The Narshang gompa above Khanti, its skylight window adorned with fine frescoes of the traditional Buddhist imagery, including the image of Padma Sambhava, otherwise also called Guru Rimpoche or the Precious Master, the apostole of Buddhism in the Himalaya and Tibet, with the Kyupar gompa in the vicinity of Tu
kuche, have always belonged to the more renown of the Thakali Buddhist gompas. Two of the other more prominent Buddhist gompas of the region are the monastery of Ku-tsap-ter-nga, with a large covered corridor used for the ritual perambulation, surrounding its courtyard, and the gompa of Tsherok. And the Rani gompa in Tukuche is probably the oldest Buddhist gompa of the Thak Khola, believed to be built around the beginning of the seventeenth century. Though Bon-po influences at one time were equally as strong in the area, today most of the Bom-po gompas are in a tragic state of collapse, including the Bon-po gompa of Nabrikot.
In all, the Buddhist heritage of the Thakalis has been sustained by only a handful of old monks and nuns that try to maintain the upkeep of the gompas as well as the Buddhist ritual. Were it not for the Panchgaunle people whose villages are found immediately north of the Thakali area of villages, who try to maintain the gompas and hold some of the traditional Buddhist festivals and ceremonies, the Buddhism in the Thak Khola would have died by now completely.

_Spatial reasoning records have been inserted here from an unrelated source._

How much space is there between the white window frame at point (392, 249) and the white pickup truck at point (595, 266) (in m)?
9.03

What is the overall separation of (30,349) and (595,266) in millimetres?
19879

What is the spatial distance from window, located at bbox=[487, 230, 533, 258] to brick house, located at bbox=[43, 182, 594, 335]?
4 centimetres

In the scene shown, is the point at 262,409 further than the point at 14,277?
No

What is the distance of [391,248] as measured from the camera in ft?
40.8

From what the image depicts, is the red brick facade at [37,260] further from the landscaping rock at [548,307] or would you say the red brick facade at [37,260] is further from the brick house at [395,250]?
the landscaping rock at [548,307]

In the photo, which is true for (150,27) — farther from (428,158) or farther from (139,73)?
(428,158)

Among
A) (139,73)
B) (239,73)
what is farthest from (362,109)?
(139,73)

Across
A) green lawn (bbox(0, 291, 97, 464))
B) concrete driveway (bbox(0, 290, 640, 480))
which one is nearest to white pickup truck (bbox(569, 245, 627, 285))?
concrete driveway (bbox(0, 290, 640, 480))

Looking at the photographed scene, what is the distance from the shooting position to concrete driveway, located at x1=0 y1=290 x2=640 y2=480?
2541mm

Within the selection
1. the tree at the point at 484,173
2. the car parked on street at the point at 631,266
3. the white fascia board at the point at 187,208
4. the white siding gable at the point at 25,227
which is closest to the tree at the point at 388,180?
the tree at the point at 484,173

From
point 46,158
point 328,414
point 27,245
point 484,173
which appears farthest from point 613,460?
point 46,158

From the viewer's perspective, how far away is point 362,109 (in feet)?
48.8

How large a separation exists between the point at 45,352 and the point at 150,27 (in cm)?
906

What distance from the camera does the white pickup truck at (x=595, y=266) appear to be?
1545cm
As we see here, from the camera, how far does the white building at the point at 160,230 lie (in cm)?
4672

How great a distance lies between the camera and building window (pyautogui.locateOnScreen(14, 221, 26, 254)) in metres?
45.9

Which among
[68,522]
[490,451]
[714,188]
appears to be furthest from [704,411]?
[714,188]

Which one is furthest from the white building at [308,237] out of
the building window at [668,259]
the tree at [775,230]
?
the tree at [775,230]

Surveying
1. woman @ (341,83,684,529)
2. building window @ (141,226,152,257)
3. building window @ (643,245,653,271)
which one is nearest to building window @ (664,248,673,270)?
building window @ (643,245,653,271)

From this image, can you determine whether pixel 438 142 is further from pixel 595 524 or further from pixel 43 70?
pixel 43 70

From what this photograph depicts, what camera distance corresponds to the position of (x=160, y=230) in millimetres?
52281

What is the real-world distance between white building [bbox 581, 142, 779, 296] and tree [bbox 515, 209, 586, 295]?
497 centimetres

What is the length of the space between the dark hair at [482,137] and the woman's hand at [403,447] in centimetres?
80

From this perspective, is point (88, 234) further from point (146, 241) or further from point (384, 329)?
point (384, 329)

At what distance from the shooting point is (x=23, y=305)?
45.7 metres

Although the Panchgaunle people consider themselves to be Thakalis, they are not Thakalis. The biggest village of their region is the village of Marpha, a compact village of narrow, cobbled lanes from which the courtyards of the houses are entered, in architectural style essentially identical to those of the Thakalis including the flat roofs, edges of which in Marpha are lined with neatly stacked supplies of firewood.
The Tibetan house types of stone with flat roofs have inspired the architecture of the Thakalis likely from the very beginning when they settled along the Thak Khola, however, the Thakalis have perfected this house type to a higher standard of design than have their Baragaunle neighbors to the north. The flat roof, suitable for drying of grains, upper level reached via the characteristic notched tree trunk ladders, is repeated in the design of each and every house in Thak Khola.

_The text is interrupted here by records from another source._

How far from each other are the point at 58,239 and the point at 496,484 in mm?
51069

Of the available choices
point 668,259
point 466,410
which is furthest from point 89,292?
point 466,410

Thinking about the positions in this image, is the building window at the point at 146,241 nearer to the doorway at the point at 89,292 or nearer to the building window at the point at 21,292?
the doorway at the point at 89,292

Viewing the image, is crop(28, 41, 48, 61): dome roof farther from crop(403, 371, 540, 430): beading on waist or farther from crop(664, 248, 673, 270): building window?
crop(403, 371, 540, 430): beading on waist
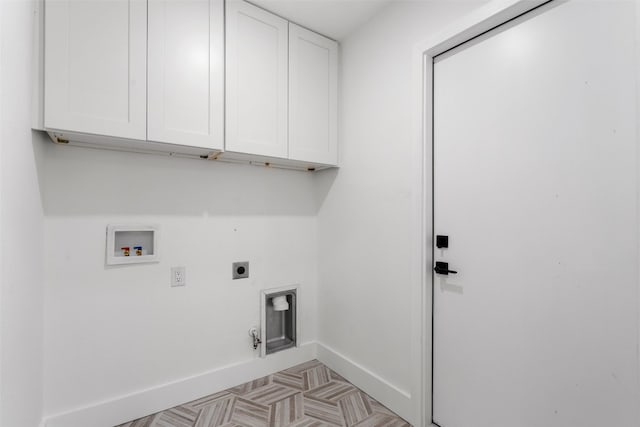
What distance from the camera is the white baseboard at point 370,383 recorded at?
1689mm

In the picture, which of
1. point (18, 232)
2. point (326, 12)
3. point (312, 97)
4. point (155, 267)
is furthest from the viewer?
point (312, 97)

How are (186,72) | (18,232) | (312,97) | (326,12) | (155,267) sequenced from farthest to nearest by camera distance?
(312,97) → (326,12) → (155,267) → (186,72) → (18,232)

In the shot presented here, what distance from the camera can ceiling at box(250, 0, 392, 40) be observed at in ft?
5.85

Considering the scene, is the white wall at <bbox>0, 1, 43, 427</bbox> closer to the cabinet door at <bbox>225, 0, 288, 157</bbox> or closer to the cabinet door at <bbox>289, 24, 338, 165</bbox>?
the cabinet door at <bbox>225, 0, 288, 157</bbox>

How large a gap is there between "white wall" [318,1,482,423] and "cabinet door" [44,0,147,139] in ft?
4.29

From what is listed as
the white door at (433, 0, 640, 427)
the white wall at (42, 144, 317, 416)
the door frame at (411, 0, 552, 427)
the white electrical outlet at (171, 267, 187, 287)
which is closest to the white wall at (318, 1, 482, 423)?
the door frame at (411, 0, 552, 427)

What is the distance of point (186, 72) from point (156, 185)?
69 centimetres

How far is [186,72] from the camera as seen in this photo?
158 centimetres

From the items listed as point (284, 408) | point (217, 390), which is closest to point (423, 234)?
point (284, 408)

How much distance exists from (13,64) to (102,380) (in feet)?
5.11

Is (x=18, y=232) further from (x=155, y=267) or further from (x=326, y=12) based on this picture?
(x=326, y=12)

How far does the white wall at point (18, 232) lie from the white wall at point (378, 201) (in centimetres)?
170

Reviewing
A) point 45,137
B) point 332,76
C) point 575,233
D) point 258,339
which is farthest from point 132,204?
point 575,233

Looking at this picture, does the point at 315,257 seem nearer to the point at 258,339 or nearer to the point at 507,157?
the point at 258,339
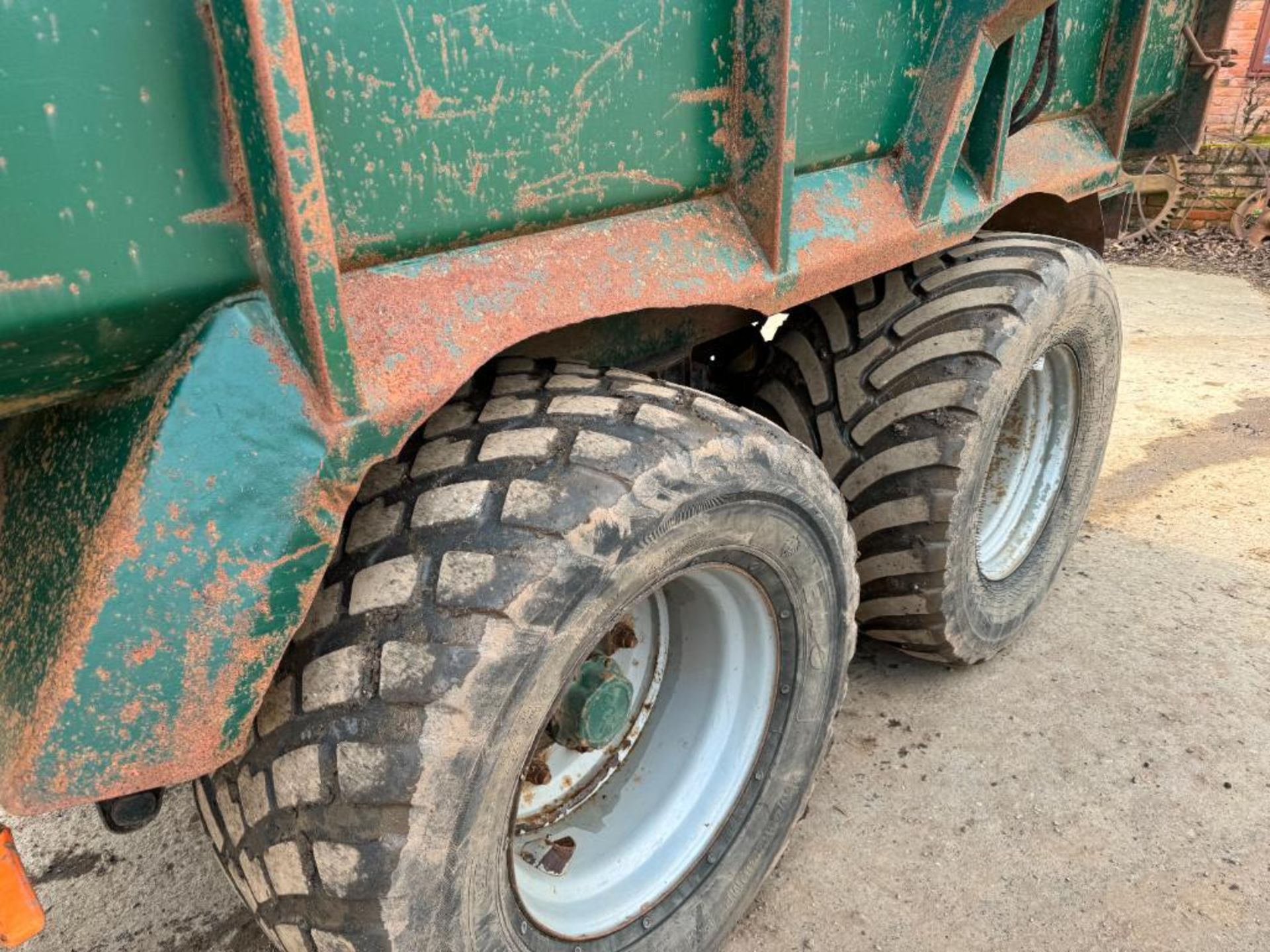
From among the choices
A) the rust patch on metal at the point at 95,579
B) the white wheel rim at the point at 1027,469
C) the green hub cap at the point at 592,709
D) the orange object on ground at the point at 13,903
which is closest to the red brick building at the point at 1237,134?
the white wheel rim at the point at 1027,469

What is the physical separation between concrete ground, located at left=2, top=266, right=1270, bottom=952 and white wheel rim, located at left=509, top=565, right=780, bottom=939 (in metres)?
0.30

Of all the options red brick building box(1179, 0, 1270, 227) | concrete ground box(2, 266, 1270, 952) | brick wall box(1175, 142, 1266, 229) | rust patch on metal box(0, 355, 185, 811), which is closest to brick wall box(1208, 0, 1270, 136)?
red brick building box(1179, 0, 1270, 227)

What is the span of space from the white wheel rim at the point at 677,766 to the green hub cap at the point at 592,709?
0.17 m

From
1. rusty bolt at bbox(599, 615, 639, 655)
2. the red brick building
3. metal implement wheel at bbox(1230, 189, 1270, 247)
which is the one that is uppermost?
rusty bolt at bbox(599, 615, 639, 655)

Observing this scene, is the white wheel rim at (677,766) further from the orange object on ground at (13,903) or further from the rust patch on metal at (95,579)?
the rust patch on metal at (95,579)

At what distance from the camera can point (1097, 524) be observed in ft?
11.9

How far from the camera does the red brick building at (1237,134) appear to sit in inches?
325

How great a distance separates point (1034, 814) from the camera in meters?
2.32

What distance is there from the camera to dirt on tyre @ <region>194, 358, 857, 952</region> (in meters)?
1.26

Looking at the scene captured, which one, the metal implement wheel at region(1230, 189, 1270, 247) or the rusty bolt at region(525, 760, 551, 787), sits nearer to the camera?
the rusty bolt at region(525, 760, 551, 787)

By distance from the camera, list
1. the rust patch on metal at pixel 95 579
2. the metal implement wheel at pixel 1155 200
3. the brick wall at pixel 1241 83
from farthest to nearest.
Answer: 1. the brick wall at pixel 1241 83
2. the metal implement wheel at pixel 1155 200
3. the rust patch on metal at pixel 95 579

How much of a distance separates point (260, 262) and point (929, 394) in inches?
60.3

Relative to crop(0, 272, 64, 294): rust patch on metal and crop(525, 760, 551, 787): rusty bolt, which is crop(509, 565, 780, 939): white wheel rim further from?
crop(0, 272, 64, 294): rust patch on metal

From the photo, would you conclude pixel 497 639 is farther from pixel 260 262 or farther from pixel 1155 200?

Another design feature, always present in the Thakali house, is the enclosed courtyard with usually a fodder barn and an animal shelter on the ground level. Undoubtedly the best designed Thakali houses are found in Tukuche, the former marketplace center of the extinguished salt trade and seat of once the richest traders.
The most effluent families constracted themselves large houses with spacious interior courtyards entered through tunnel-like gates located below often elaborately carved wooden balconies. The bottom floors of these houses included the necessary animal barns, grain storage rooms and servant quarters.
Kitchen, too, would be usually located on the ground floor, abounding in a variety of shiny brass pots displayed on shelves around the room. On the upper floor would typically be found the sleeping rooms, family chapel room, additional storage rooms as well as the main living quarters including another kitchen area, typically containing a ceremonial fire pit. The ceremonial, ornamental fireplace, is put up by the Thakalis only symbolically, and no fire is ever lit in it.
In the finest of Thakali houses of Tukuche the second floor rooms were entered off a fine wooden gallery, typically built around the entire interior perimeter of the house. Structurally, timber would always be used extensively, and a uniquely cut and colored T-post, serving the function of a ceiling supporting structural member, is found in every Thakali house.
Whether you are a trekker or have a deeper interest in the cultural diversity of Nepal, Thakali villages of Thak Khola offer a fascinating slice of the remote part of the Himalayas.